*Task description*
Reproduce the data below word for word.

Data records
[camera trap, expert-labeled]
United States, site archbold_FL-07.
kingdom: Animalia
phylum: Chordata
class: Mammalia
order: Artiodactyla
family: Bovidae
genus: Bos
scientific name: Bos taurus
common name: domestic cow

*Answer section*
[camera trap, expert-labeled]
United States, site archbold_FL-07.
kingdom: Animalia
phylum: Chordata
class: Mammalia
order: Artiodactyla
family: Bovidae
genus: Bos
scientific name: Bos taurus
common name: domestic cow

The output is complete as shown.